9th Circuit's new rules for consent decrees
J. Craig Williams writes that the 9th Circuit's Wednesday opinion in U.S. v. Asarco creates two additional things to overcome before a consent decree can be modified. Here's his primer:
"Previously, we had just two hurdles: (1) show a significant changes in the factual conditions or in the law warranting modification; and, (2) whether the proposed modification is suitably tailored to resolve the problems created by the changed factual or legal conditions. Those two hurdles are not news (that's been the law since the 1992 Supreme Court case of Rufo v. Inmates of Suffolk County).

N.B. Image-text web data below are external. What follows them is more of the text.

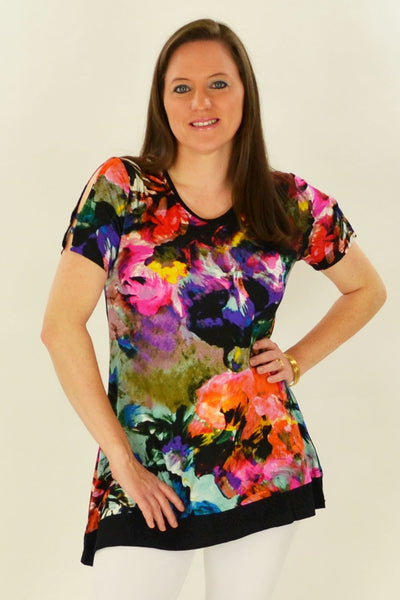 Rebecca's Jersey Tunic Top - at I Love Tunics @ www.ilovetunics.com = Number One! Tunics Destination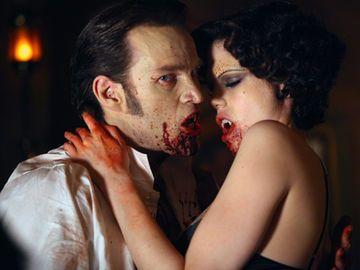 true-blood-520x347-1074715.jpg
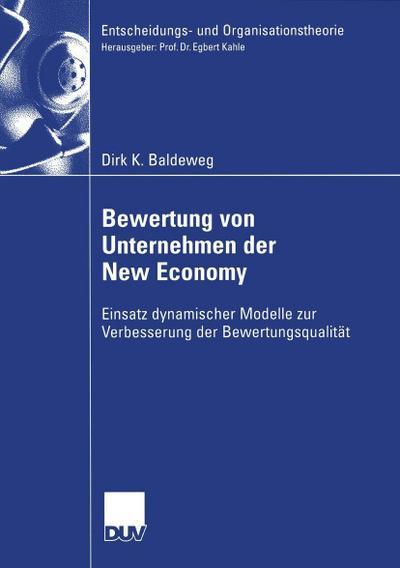 Bewertung von Unternehmen der New Economy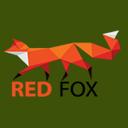 Red Fox, ветеринарная клиника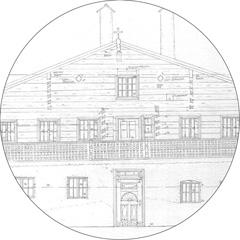 monika-dietrich-denkmal-bauernhaus-st-georgen-vorschau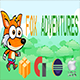Free Download FOX ADVENTURES - Android & Ios Game (Buildbox Included) Nulled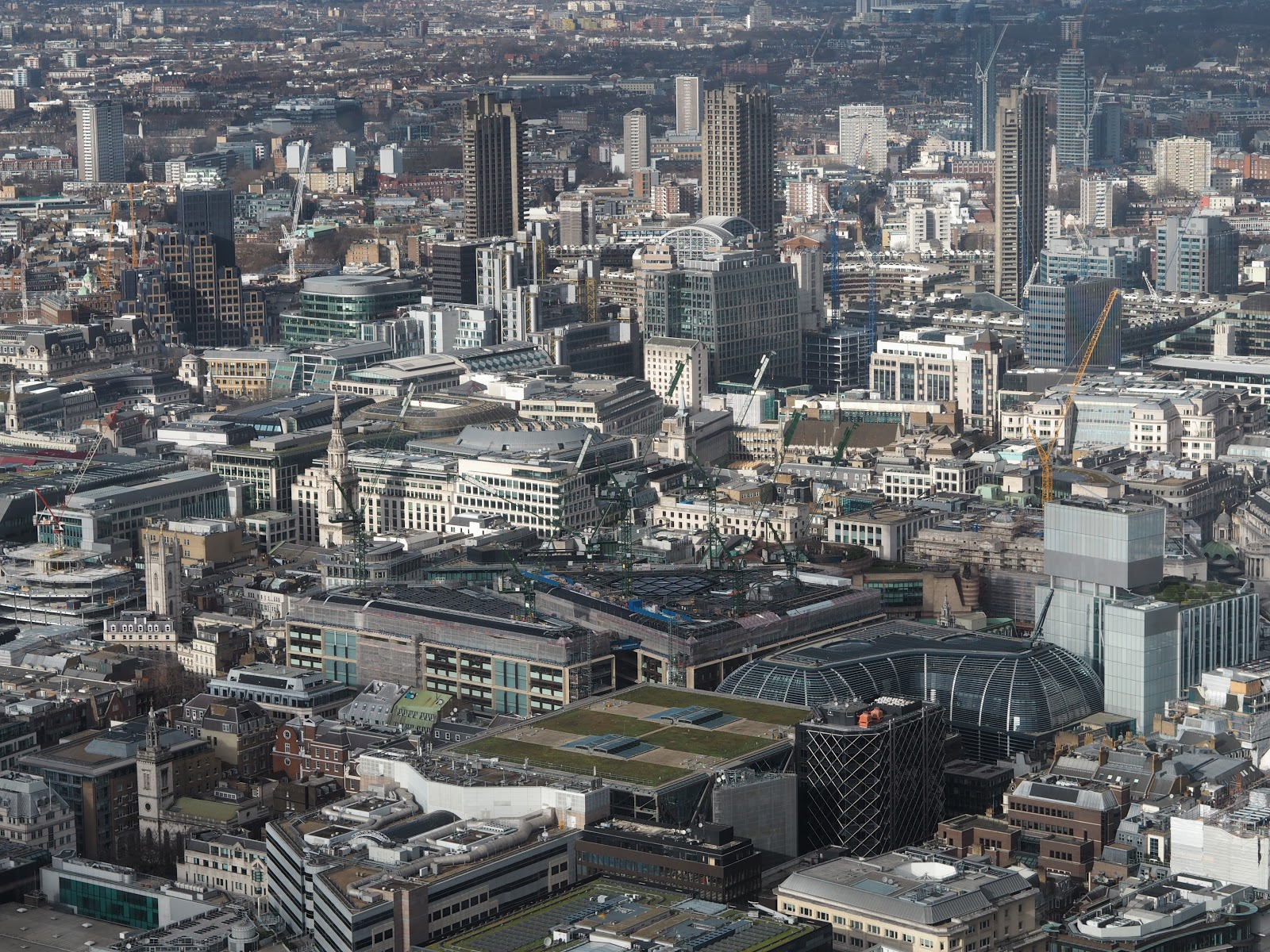 The City of London from The View from The Shard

"The addition of a third and fourth hurdle, however, is the news from Asarco. Now, the party trying to modify the Consent Decree must also show that: (3) the changed conditions make compliance with the consent decree more onerous, unworkable or detrimental to the public interest; and, (4) the changed conditions were not anticipated at the time the Consent Decree was signed. To make matters worse, the Court described these last two hurdles as 'heavy burdens.' But there's hope: if the changed conditions were anticipated, then the private party can still obtain a modification of the Consent Decree if the party can show a reasonable effort to comply with the Decree. "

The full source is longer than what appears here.